__Study material__:
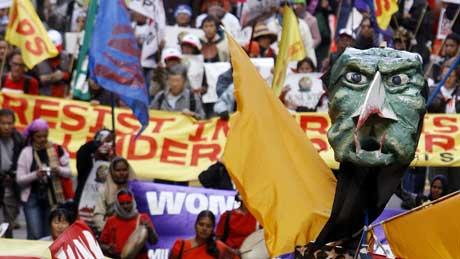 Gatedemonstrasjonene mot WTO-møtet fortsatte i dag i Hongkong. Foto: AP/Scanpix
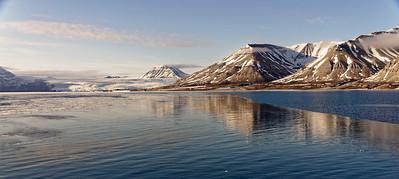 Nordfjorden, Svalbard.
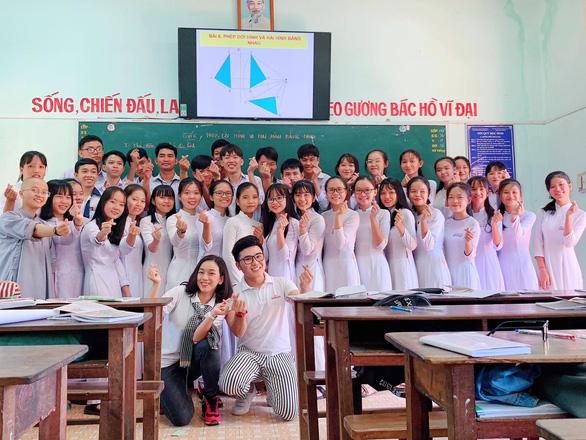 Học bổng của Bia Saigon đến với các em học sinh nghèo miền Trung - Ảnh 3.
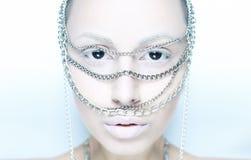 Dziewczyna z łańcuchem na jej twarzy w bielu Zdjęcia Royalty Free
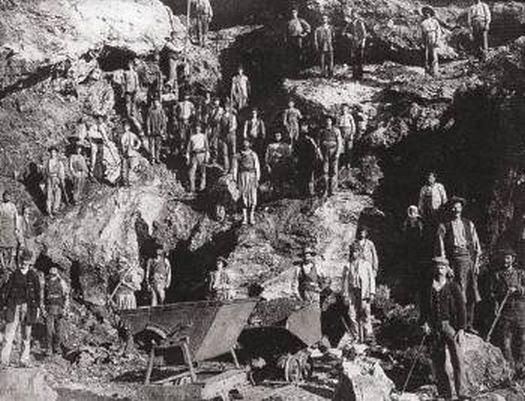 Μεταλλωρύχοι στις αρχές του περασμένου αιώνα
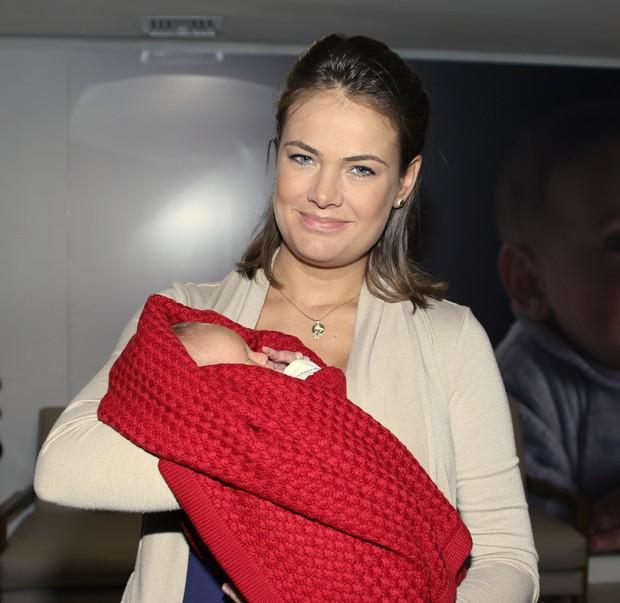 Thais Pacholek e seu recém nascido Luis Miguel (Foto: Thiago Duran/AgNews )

__Problem to solve__: Please output the material above unchanged, apart from removing the pictures.

__Problem solution__:
 Gatedemonstrasjonene mot WTO-møtet fortsatte i dag i Hongkong. Foto: AP/Scanpix
 Nordfjorden, Svalbard.
 Học bổng của Bia Saigon đến với các em học sinh nghèo miền Trung - Ảnh 3.
 Dziewczyna z łańcuchem na jej twarzy w bielu Zdjęcia Royalty Free
 Μεταλλωρύχοι στις αρχές του περασμένου αιώνα
 Thais Pacholek e seu recém nascido Luis Miguel (Foto: Thiago Duran/AgNews )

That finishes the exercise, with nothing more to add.